Women’s Drum Center beating the drums in their new space



The Women’s Drum Center (WDC) was bursting at the seams a couple of years ago, so they traded in their 350 square foot studio in the Dow Building for one three times that size. Still located in the Dow Building at 2242 University Ave. W., the 20+-year-old non-profit organization now has all the room they need for classes, workshops, and equipment storage.

Bettie Seitzer is president of the WDC board, a member of the drumHeart Ensemble, and an enthusiastic instructor. “Historically, women were not allowed to drum in many parts of the world,” she said. “At WDC, we understand the transformative power of drumming for both individuals and groups. We support the nurturance of women’s talents as musicians, composers, teachers, and leaders.”
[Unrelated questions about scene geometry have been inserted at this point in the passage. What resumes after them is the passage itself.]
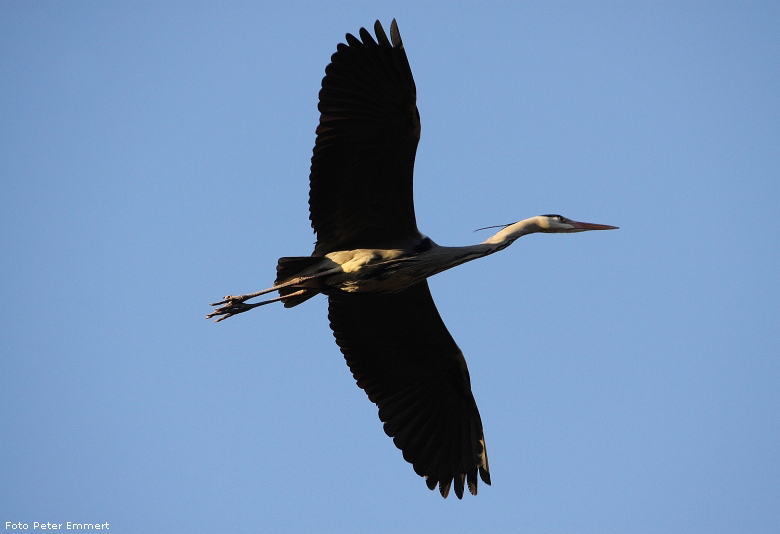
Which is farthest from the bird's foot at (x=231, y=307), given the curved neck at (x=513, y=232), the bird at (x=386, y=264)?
the curved neck at (x=513, y=232)

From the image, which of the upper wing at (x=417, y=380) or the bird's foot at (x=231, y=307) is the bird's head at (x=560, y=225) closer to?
the upper wing at (x=417, y=380)

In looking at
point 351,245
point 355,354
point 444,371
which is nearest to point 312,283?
point 351,245

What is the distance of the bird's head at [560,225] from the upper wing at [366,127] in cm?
155

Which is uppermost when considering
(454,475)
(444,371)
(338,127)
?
(338,127)

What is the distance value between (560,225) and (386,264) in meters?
2.04

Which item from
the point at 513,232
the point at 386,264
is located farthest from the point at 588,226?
the point at 386,264

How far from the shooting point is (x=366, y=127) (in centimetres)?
861

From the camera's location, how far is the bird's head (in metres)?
9.73

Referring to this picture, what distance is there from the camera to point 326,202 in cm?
904

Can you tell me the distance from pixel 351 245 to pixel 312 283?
54 cm

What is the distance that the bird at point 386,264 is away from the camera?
860 centimetres

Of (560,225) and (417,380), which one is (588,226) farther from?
(417,380)

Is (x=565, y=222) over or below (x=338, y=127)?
below

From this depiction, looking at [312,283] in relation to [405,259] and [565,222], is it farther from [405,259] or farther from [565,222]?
[565,222]
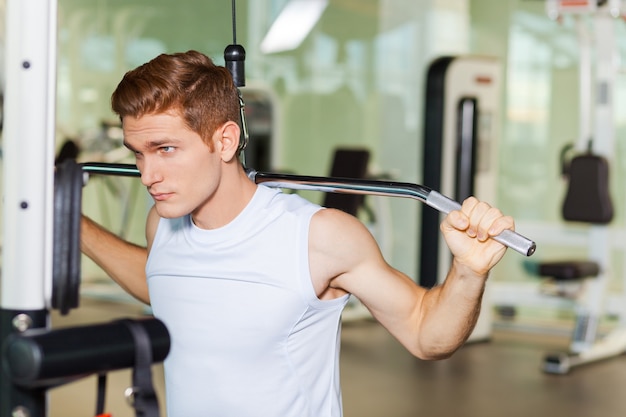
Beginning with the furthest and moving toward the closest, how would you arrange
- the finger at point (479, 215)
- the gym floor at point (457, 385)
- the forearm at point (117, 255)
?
1. the gym floor at point (457, 385)
2. the forearm at point (117, 255)
3. the finger at point (479, 215)

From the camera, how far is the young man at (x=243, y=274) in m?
1.39

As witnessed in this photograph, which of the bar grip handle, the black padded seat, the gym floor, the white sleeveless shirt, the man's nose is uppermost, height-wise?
the man's nose

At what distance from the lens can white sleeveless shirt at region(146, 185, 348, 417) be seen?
1476 mm

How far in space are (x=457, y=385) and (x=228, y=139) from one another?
3.08m

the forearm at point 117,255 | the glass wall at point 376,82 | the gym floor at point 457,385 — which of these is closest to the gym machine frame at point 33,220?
the forearm at point 117,255

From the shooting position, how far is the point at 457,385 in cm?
433

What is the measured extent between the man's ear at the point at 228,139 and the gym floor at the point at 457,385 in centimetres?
210

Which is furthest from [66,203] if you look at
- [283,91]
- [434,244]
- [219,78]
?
[283,91]

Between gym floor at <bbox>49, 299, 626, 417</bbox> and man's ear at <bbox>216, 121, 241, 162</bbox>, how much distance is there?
2.10m

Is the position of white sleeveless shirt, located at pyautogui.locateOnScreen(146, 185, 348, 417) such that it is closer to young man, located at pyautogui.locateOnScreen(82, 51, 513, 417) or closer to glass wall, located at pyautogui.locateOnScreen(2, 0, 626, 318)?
young man, located at pyautogui.locateOnScreen(82, 51, 513, 417)

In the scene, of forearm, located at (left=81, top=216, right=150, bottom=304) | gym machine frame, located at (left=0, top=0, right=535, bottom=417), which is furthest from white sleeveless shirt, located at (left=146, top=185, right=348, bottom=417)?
gym machine frame, located at (left=0, top=0, right=535, bottom=417)

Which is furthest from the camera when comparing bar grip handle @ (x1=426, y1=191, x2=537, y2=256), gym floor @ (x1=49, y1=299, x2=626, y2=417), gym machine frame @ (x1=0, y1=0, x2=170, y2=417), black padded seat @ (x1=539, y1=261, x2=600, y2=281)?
black padded seat @ (x1=539, y1=261, x2=600, y2=281)

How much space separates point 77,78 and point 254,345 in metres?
5.50

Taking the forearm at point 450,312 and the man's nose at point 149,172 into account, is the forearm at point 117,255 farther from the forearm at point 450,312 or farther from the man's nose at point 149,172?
the forearm at point 450,312
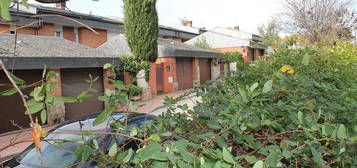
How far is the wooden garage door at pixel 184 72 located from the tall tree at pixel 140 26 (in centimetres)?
399

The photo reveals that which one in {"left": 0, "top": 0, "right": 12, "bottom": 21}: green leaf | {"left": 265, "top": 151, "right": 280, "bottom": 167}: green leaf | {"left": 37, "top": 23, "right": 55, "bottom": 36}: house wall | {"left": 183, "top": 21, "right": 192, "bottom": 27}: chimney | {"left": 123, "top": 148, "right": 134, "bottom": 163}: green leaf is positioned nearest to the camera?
{"left": 0, "top": 0, "right": 12, "bottom": 21}: green leaf

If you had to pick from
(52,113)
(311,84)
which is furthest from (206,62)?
(311,84)

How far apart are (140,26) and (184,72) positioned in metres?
5.98

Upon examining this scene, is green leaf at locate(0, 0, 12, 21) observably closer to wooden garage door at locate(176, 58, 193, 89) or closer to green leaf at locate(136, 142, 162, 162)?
green leaf at locate(136, 142, 162, 162)

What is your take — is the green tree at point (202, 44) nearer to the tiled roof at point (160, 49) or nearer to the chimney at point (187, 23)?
the tiled roof at point (160, 49)

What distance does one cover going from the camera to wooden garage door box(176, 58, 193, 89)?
19.1 meters

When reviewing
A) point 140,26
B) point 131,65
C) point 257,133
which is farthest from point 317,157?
point 140,26

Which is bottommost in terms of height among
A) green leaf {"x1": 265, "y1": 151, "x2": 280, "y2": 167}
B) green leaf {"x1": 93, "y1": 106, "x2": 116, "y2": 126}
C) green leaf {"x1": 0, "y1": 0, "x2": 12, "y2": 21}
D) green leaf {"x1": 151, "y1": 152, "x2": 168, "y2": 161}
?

Photo right: Drummers practice on the West African Dundun Drum, which comes in small, medium, and large sizes. The three sizes produce different tones (which correspond to size) from high to low. (Photo by Margie O’Loughlin)

While there are some co-ed opportunities for men and for families to drum together, the bulk of the classes offered at WDC are for women. Newcomers often share their music experiences in their first drumming class and, according to Seitzer, more than a few say something like, “I wanted to drum when I was in elementary school or junior high, but the music teacher handed me a flute instead.”

WDC strives to be a safe place for women and girls (12+) to start drumming, and to offer ongoing opportunities that explore female expressions of drumming.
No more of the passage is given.